Like the medieval Vatican chasing a holy relic, Intel has sent out a declaration to all the lands: "Deliver unto us the original magazine containing Gordon Moore's famous law, and we shall shower you with gold". It is true that unlike Intel the Holy Church didn't use eBay, but such seems to be today's preferred channel for items of religious revelation.
This is more appropriate than at first appears. Moore's Law, which celebrates its 40th birthday next week, is not the scientific axiom so many people believe it to be. Like a strange pattern on a toasted cheese sandwich, one may read into it what one wishes; like many a favourite scriptural passage, it is often misquoted. You may be forgiven for thinking it predicts a doubling of computing power every eighteen months — or two years, or whatever — but Gordon Moore described nothing of the sort.
Moore said that every year, the number of components on the most cost-effective chip would double. Some time afterwards, he amended that to every two years. He didn't say anything about the maximum possible number of components, nor how these components related to the amorphous concept of 'power'. Most importantly, he didn't question the underlying assumption that more equals better.
All the way through its life, Moore's Law has been rejigged — mostly to retrospectively justify what actually happened. It has been used as a compelling yet inaccurate attempt to give the semiconductor industry a divine right of prosperity through physics. That ignores a more underlying and genuine law: other than jigsaws, people don't buy things on the basis of the number of pieces inside. They buy on the benefit.
We are leaving the time when more transistors make a better computer, at least for most of us. We want — we need — smarter computers, but that's down to the software bods, who live in a mirror world. The old saying has it that Gordon Moore giveth and Bill Gates taketh away: more capable computers have led to slower, bulkier and buggier software than ever before.

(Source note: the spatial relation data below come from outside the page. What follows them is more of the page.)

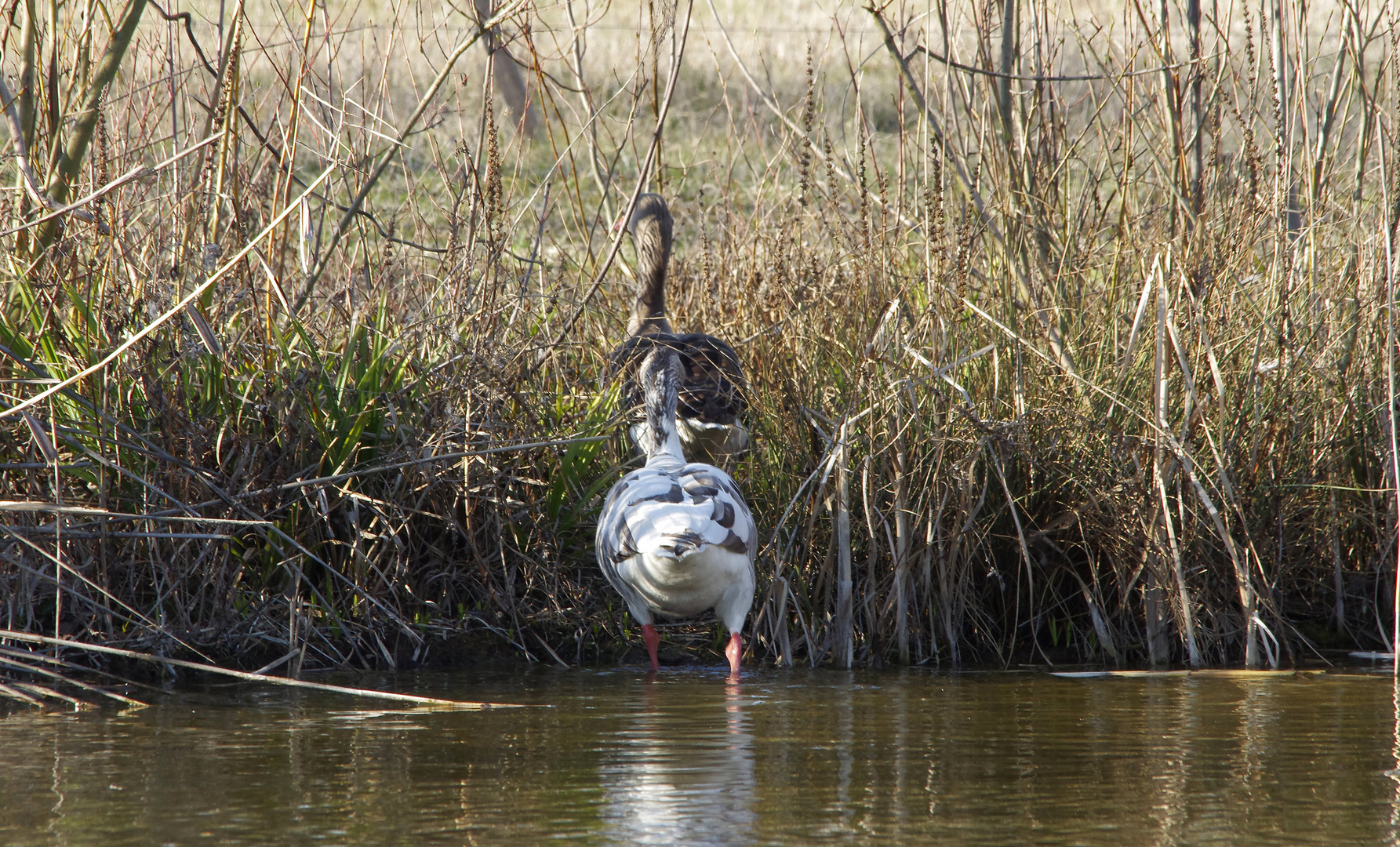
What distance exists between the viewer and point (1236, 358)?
16.1 feet

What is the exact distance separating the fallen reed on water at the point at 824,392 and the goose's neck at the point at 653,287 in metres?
1.46

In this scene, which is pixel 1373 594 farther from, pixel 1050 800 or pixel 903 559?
pixel 1050 800

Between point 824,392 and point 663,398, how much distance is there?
0.61 metres

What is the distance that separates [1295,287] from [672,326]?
2.82 meters

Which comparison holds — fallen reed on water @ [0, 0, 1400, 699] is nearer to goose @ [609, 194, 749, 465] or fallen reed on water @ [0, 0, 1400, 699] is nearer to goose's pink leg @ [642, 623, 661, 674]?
goose @ [609, 194, 749, 465]

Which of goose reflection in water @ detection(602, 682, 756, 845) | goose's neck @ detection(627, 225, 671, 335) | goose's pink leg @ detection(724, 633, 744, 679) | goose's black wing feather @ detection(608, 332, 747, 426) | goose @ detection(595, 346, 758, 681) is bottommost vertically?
goose reflection in water @ detection(602, 682, 756, 845)

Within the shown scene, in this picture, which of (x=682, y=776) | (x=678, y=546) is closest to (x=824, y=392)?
(x=678, y=546)

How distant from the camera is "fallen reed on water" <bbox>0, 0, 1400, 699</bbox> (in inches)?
180

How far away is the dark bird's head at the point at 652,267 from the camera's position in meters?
6.86

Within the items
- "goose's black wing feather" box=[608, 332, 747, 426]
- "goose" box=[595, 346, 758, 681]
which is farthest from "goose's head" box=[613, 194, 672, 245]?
"goose" box=[595, 346, 758, 681]

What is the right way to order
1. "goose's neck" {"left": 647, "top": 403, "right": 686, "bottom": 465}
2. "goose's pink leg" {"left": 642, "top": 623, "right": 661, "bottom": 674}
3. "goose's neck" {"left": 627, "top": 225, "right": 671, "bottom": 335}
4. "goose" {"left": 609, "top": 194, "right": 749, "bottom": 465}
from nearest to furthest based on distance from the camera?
"goose's pink leg" {"left": 642, "top": 623, "right": 661, "bottom": 674} → "goose's neck" {"left": 647, "top": 403, "right": 686, "bottom": 465} → "goose" {"left": 609, "top": 194, "right": 749, "bottom": 465} → "goose's neck" {"left": 627, "top": 225, "right": 671, "bottom": 335}

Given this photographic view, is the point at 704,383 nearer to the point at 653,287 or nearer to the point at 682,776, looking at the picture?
the point at 653,287

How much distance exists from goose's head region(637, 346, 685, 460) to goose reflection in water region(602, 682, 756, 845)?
47.7 inches

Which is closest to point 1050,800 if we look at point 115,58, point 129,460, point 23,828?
point 23,828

Gordon Moore's formulation was visionary, valuable and surprisingly accurate. It was not and is not a law of nature, and pretending otherwise is a dangerous way to run a chip industry. It is also increasingly irrelevant. What we need now is an equivalent guiding insight for the software and systems we have built on Moore's foundation. That's always assuming there is such a thing: otherwise, in our increasingly complex and hard to manage IT world, we might as well pray to a sandwich.